Le ministre a finalement cédé devant la grogne en annonçant certaines modifications à son projet à l'issue de la période de consultations de 75 jours, le 2 octobre. Il précisait alors que seuls les trois pour cent des entrepreneurs canadiens les plus riches paieraient plus d'impôt. Le ministre Morneau a aussi respecté une promesse électorale de 2015 et commencé à abaisser le taux marginal d'imposition des PME.

La note interne au sous-ministre résume les critiques les plus souvent adressées à la réforme: période de consultations trop courte, impacts rétroactifs sur les régimes de retraite, effets néfastes sur les petites et moyennes entreprises (PME). Des agriculteurs soulignaient qu'ils étaient trop occupés au champ pour examiner attentivement les propositions de réforme. On a aussi soutenu que les PME devraient pouvoir profiter du fractionnement des revenus, parce que le conjoint joue parfois un rôle déterminant dans les activités de l'entreprise.

Ce flot de critiques n'étonne guère le président de la Fédération canadienne de l'entreprise indépendante, Dan Kelly, qui soutient que la grogne persiste. Selon lui, les restrictions proposées à l'usage du revenu de placement passif des entreprises comme instrument d'épargne personnelle pour la retraite nuiront à certains propriétaires de PME. Les détails de ces changements seront annoncés dans le budget de ce printemps.

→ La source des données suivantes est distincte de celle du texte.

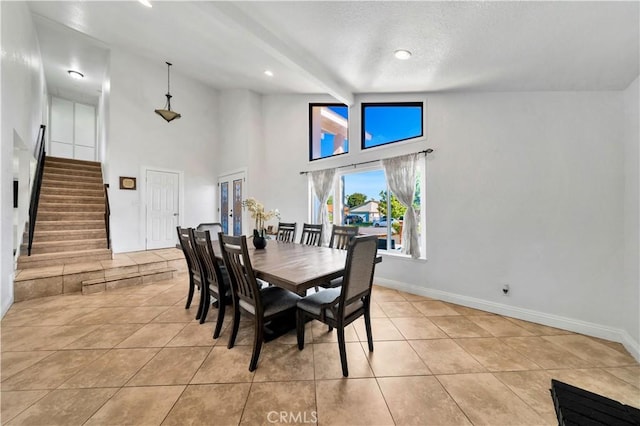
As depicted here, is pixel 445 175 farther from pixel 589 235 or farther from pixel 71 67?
pixel 71 67

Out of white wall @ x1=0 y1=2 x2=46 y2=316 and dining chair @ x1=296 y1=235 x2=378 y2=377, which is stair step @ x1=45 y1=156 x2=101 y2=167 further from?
dining chair @ x1=296 y1=235 x2=378 y2=377

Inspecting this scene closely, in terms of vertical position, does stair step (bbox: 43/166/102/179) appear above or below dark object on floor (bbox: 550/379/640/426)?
above

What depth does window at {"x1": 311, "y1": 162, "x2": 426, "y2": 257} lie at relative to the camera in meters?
3.74

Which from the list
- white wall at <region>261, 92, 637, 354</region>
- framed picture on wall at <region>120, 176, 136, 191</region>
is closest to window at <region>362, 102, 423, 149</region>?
white wall at <region>261, 92, 637, 354</region>

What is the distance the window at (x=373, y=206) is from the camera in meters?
3.74

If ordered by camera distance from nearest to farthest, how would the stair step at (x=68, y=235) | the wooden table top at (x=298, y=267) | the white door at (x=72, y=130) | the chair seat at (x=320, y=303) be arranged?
the wooden table top at (x=298, y=267), the chair seat at (x=320, y=303), the stair step at (x=68, y=235), the white door at (x=72, y=130)

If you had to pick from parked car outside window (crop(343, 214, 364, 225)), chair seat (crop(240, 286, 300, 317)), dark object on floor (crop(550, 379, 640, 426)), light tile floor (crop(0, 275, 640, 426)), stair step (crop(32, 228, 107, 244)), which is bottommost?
light tile floor (crop(0, 275, 640, 426))

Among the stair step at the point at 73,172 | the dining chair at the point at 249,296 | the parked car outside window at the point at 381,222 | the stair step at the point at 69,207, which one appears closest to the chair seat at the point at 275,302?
the dining chair at the point at 249,296

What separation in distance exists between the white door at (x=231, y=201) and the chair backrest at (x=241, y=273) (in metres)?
3.78

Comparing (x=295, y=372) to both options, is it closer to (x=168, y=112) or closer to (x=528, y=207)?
(x=528, y=207)

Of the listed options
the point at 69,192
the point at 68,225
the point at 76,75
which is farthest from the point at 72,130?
the point at 68,225

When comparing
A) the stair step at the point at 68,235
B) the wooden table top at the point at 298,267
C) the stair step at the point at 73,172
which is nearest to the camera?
the wooden table top at the point at 298,267

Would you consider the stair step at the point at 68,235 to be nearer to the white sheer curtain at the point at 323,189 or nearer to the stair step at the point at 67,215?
the stair step at the point at 67,215

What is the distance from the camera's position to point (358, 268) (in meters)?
1.79
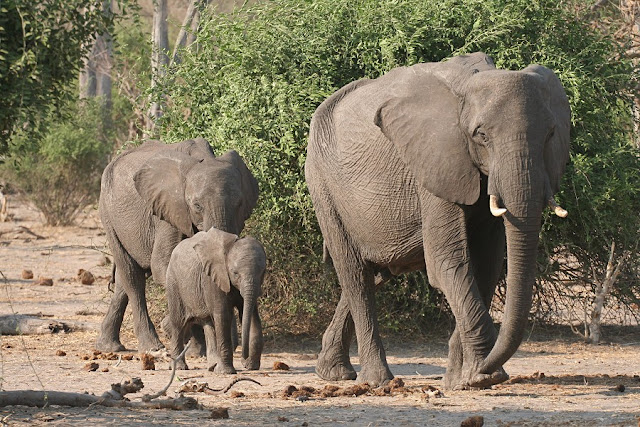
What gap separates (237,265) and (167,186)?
5.55ft

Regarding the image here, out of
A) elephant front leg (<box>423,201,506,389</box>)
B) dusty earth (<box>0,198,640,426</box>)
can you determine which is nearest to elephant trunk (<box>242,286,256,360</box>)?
dusty earth (<box>0,198,640,426</box>)

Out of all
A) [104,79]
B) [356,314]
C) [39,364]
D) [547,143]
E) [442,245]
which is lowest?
→ [39,364]

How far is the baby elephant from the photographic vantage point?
8727mm

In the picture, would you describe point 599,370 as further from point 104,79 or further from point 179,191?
point 104,79

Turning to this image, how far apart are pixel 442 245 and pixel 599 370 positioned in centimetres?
253

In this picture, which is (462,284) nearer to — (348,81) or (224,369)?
(224,369)

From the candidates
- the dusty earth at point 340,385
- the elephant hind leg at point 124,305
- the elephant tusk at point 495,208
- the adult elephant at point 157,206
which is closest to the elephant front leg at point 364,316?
the dusty earth at point 340,385

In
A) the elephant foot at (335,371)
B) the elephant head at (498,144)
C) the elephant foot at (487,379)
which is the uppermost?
the elephant head at (498,144)

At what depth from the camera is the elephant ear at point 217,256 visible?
8.87m

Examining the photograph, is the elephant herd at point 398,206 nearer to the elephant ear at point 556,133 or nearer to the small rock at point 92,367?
the elephant ear at point 556,133

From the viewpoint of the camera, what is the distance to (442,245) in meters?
7.43

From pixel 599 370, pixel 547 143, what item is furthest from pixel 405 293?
pixel 547 143

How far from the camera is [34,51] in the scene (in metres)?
6.71

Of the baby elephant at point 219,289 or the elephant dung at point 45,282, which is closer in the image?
the baby elephant at point 219,289
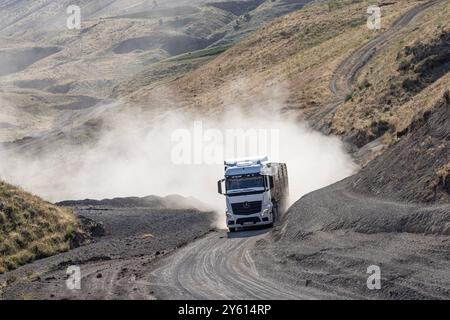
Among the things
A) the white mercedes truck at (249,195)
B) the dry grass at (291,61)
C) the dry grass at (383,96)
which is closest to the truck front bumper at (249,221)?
the white mercedes truck at (249,195)

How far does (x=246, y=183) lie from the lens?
1400 inches

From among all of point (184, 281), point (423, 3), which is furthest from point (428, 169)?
point (423, 3)

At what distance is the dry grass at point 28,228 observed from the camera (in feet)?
99.1

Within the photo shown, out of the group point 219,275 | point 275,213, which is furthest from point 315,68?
point 219,275

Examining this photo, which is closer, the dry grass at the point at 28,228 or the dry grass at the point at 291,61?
the dry grass at the point at 28,228

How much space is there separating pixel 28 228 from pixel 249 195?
1112 cm

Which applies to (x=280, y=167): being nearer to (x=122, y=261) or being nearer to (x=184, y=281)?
(x=122, y=261)

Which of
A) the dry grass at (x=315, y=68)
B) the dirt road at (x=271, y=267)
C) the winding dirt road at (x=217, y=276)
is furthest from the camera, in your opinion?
the dry grass at (x=315, y=68)

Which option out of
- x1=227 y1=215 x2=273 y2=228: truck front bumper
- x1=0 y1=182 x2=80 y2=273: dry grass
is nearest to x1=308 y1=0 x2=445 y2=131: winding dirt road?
x1=227 y1=215 x2=273 y2=228: truck front bumper

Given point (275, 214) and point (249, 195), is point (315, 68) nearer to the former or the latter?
point (275, 214)

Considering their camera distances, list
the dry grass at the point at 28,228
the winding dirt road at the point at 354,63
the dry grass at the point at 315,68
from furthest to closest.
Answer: the winding dirt road at the point at 354,63 < the dry grass at the point at 315,68 < the dry grass at the point at 28,228

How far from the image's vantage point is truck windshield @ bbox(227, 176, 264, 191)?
3547 centimetres

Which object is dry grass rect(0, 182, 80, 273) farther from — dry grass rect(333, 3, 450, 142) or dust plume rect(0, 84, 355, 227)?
dry grass rect(333, 3, 450, 142)

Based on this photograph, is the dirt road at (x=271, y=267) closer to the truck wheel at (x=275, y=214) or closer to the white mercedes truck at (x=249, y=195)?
the white mercedes truck at (x=249, y=195)
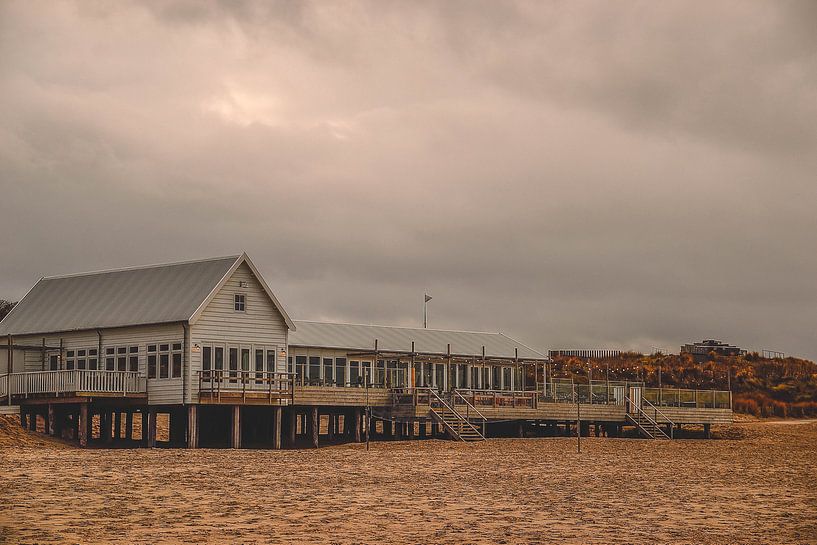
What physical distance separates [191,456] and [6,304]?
189ft

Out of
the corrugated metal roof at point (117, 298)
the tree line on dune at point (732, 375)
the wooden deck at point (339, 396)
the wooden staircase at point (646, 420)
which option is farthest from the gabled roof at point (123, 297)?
the tree line on dune at point (732, 375)

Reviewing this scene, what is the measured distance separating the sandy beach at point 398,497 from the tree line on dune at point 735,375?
44.4 metres

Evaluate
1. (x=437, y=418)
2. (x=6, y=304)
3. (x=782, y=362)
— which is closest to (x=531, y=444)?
(x=437, y=418)

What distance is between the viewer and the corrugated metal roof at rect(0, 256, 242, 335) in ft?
135

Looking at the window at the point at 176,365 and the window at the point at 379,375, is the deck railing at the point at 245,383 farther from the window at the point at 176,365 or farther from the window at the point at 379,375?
the window at the point at 379,375

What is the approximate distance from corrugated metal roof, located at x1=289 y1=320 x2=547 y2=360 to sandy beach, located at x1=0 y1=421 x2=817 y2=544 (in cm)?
1481

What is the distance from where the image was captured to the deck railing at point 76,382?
129ft

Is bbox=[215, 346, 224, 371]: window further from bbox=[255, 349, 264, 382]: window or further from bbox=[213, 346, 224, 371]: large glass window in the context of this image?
bbox=[255, 349, 264, 382]: window

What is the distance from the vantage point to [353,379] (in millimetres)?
51594

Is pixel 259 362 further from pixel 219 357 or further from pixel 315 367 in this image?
pixel 315 367

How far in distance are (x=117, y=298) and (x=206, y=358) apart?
17.6 ft

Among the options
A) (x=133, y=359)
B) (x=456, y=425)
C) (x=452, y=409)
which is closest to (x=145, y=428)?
(x=133, y=359)

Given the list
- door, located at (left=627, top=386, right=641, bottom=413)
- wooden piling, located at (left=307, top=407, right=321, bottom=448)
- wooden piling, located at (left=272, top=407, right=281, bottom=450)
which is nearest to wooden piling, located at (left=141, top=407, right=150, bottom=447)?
wooden piling, located at (left=272, top=407, right=281, bottom=450)

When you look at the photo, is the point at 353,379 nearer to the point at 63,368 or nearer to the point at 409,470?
the point at 63,368
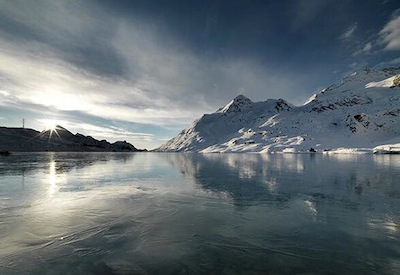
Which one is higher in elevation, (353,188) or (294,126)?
(294,126)

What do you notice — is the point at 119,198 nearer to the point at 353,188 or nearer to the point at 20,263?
the point at 20,263

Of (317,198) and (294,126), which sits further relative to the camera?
(294,126)

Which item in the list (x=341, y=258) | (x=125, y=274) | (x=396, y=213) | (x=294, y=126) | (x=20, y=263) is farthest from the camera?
(x=294, y=126)

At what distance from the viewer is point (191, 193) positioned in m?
18.5

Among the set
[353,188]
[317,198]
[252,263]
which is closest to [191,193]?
[317,198]

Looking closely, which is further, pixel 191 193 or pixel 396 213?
pixel 191 193

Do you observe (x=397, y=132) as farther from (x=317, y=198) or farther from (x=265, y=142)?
(x=317, y=198)

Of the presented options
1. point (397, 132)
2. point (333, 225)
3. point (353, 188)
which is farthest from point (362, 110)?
point (333, 225)

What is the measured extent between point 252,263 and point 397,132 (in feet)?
573

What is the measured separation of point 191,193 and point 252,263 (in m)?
11.4

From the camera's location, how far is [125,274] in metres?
6.57

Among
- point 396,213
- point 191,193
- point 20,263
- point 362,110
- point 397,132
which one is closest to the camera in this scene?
point 20,263

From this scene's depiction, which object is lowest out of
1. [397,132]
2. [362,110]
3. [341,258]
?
[341,258]

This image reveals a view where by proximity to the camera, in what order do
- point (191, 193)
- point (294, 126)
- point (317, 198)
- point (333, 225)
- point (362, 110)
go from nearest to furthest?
point (333, 225), point (317, 198), point (191, 193), point (362, 110), point (294, 126)
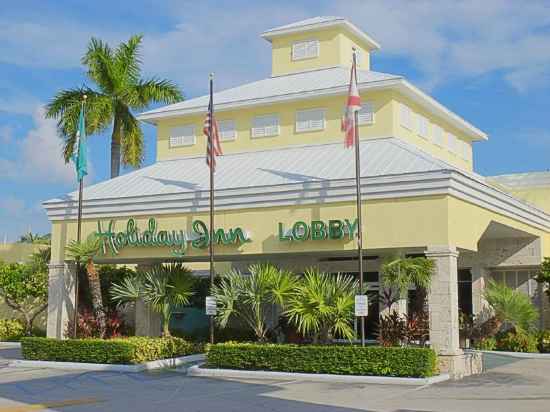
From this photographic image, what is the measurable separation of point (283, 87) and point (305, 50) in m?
2.97

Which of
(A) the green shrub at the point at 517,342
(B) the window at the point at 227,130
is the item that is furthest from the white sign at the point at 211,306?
(A) the green shrub at the point at 517,342

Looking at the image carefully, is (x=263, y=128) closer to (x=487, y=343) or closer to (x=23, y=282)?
(x=487, y=343)

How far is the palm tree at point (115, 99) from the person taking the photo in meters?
37.9

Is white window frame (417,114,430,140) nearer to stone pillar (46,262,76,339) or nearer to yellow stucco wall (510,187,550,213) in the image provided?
yellow stucco wall (510,187,550,213)

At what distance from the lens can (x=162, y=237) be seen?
25656mm

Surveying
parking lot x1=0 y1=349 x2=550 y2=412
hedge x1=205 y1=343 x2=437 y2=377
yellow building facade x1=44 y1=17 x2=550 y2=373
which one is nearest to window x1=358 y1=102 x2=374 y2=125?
yellow building facade x1=44 y1=17 x2=550 y2=373

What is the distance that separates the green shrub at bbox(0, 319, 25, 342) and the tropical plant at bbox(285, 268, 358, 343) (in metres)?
18.4

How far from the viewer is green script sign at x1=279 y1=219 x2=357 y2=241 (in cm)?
2261

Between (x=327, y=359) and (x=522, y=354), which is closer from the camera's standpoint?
(x=327, y=359)

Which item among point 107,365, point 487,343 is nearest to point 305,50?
point 487,343

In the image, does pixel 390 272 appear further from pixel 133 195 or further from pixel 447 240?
pixel 133 195

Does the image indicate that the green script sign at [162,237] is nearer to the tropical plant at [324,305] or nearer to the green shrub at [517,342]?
the tropical plant at [324,305]

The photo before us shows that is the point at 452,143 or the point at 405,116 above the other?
the point at 452,143

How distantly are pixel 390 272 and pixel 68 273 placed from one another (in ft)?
39.8
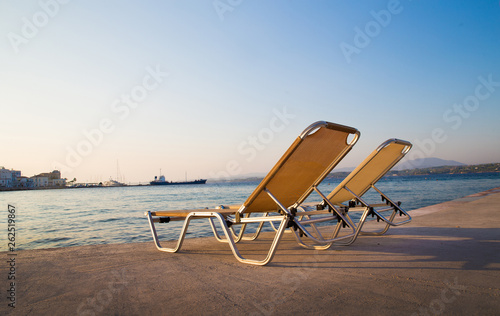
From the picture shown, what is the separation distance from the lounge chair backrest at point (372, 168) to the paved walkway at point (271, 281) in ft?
3.21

M. Kelly s'interroge aussi sur les changements proposés au fractionnement du revenu entre les membres de la famille. Le ministre voulait éviter que des médecins, avocats, commerçants et autres Canadiens se constituent en société dans le seul but de payer moins d'impôts, en fractionnant leur revenu entre les membres de leur famille même si ceux-ci ne travaillent pas pour eux.